• _Text segment_:
A few of our favorite stories
Celebrating 10 years as the No. 1 magazine on the Treasure Coast

The Tommie family

The Tommie family, offspring of Seminole Chief Chupco, is thought to be the Treasure Coast’s oldest family.

BY GREGORY ENNS
Indian River Magazine Publisher

In the 10 years we’ve been publishing, readers have been quick to tell us which stories they like. Even several years after a story has run, many of our readers readily recall the details of their favorite stories.

To celebrate our 10th anniversary, we are sharing here some of our staff’s favorite stories over the years. You can find the complete versions on our website at indianrivermagazine.com, where you can also vote for your favorite stories.

The celebration of our 10th anniversary will continue on Saturday, Jan. 14, when we host the Treasure Coast History Festival in downtown Fort Pierce, where we will feature subjects in some of the stories below. The festival is free and open to the public.

THE SEMINOLES
While much of the region’s written history focuses on settlers of European descent, the Treasure Coast’s oldest family is likely a group of Seminole Indians known as the Tommie family, which had been in the region perhaps as early as the 1900s. Members are descendants of Chief Chupco, a Seminole leader in the Third Seminole War.

In 2007, we shared the history of the family in which we also discovered that family members were descendants of Polly Parker, one of the most significant women in Seminole history. Until the early 1980s, many members of the Tommie family had lived in chickees on property off Midway Road in Fort Pierce.

They were later forced off the property by the landowner, but the family regrouped when 68 acres of land was deeded to the Bureau of Indian Affairs. The land was named Chupco’s Landing and became the new home for the Tommie family.

The property also includes the Chupco Youth Ranch where various events celebrating the family’s heritage are held throughout the year in an arena that seats 400 people.

SEXTON FAMILY

Waldo Sexton

Waldo Sexton, creator of some of Vero Beach’s most iconic landmarks, was also the patriarch of a large and creative family that has been profiled in Indian River over the years.

We started out our first season as a magazine with a feature on the great late Waldo Sexton, creator of Vero Beach’s most beautiful buildings, many of which were built out of material salvaged from early 20th century Palm Beach mansions. These include the Ocean Grill, Patio and Szechuan Palace restaurants, McKee Botanical Garden and the Driftwood Inn.

The story of Sexton, who was patriarch of a large, creative and successful family, resulted in subsequent stories on the Waldo Sexton home lovingly cared for by his grandson, Mark Tripson, and his wife, Hildie. Our Homes of the Treasure Coast section also featured the home of Sharon and Sean Sexton, another Sexton grandson.

• _Directive_: Extend the anniversary feature on Indian River Magazine's favorite stories, starting right after its final sentence.

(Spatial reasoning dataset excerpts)

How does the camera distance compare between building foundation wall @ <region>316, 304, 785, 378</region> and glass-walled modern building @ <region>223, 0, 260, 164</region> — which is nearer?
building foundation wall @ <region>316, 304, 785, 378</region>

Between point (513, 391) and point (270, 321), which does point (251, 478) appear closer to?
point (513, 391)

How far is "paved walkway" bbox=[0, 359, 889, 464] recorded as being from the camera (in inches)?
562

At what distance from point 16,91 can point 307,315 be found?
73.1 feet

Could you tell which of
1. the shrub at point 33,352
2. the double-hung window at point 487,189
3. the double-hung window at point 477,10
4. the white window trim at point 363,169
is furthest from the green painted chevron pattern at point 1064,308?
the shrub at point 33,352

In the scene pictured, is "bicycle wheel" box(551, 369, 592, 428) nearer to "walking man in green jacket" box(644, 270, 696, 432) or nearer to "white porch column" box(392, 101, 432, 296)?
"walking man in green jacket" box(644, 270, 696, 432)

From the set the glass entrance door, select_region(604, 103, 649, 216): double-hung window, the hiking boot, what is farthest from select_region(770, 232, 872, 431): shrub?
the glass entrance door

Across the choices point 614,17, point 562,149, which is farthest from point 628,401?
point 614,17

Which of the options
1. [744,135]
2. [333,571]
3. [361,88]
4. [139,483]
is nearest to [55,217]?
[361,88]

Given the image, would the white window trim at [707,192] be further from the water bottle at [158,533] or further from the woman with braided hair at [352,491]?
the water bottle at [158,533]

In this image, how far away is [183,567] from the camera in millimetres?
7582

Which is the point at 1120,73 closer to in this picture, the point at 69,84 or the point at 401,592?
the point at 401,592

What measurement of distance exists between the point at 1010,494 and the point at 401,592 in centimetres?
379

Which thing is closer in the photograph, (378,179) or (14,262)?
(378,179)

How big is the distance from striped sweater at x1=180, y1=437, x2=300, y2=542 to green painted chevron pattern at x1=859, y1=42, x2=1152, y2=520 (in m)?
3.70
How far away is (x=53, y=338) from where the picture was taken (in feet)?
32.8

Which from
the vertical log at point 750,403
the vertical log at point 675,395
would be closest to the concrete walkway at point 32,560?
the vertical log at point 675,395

• _Answer to this task_:
Later we profiled Natalie’s Orchid Island Juice Co., started by Marygrace Sexton and her husband, Bobby, a grandson of Waldo Sexton. And two years ago, to help readers understand the various Sexton connections, we explored the many branches of the family tree.

Family patriarch Ralph Sexton, who shared memories of his father with us in the 2007 article, died in 2014 at the age of 86.

BINNEY/PUTNAM/CHAPMAN FAMILIES

Edwin Binney

Edwin Binney, inventor of Crayola Crayons, began spending time in St. Lucie County beginning in 1911 and was the driving force behind the creation of the Fort Pierce Inlet and the Port of Fort Pierce. CHAPMAN FAMILY PHOTO

Crayola inventor Edwin Binney’s stop in Fort Pierce in 1911 on a fishing trip began a new chapter in what would become one of the Treasure Coast’s most colorful families. Binney, who would soon become a guardian angel for the region, dredged the Fort Pierce Inlet and created the Port of Fort Pierce in the 1920s. He later saved the St. Lucie County Bank from closing by making large deposits in it. We shared much of the family’s history in our first issue, in which we also told of the aviator Amelia Earhart’s secret flight to Fort Pierce.

Earhart entered the Binney family picture when she married publisher George Putnam, the ex-husband of Binney’s daughter, Dorothy, who followed her father to Fort Pierce and built the Immokolee estate. To avoid publicity, Earhart made a secret flight to Fort Pierce in the 1930s shortly after the birth of Putnam’s granddaughter, Binney.

Our first issue in 2006 featured much of the family history, including the story of Earhart’s secret flight, and showcased Immokolee, which today is still lovingly cared for by Dorothy Putnam’s granddaughter, Sally Chapman and her husband, Jack. “They’re going to have to carry us out of here feet first,’’ Sally says.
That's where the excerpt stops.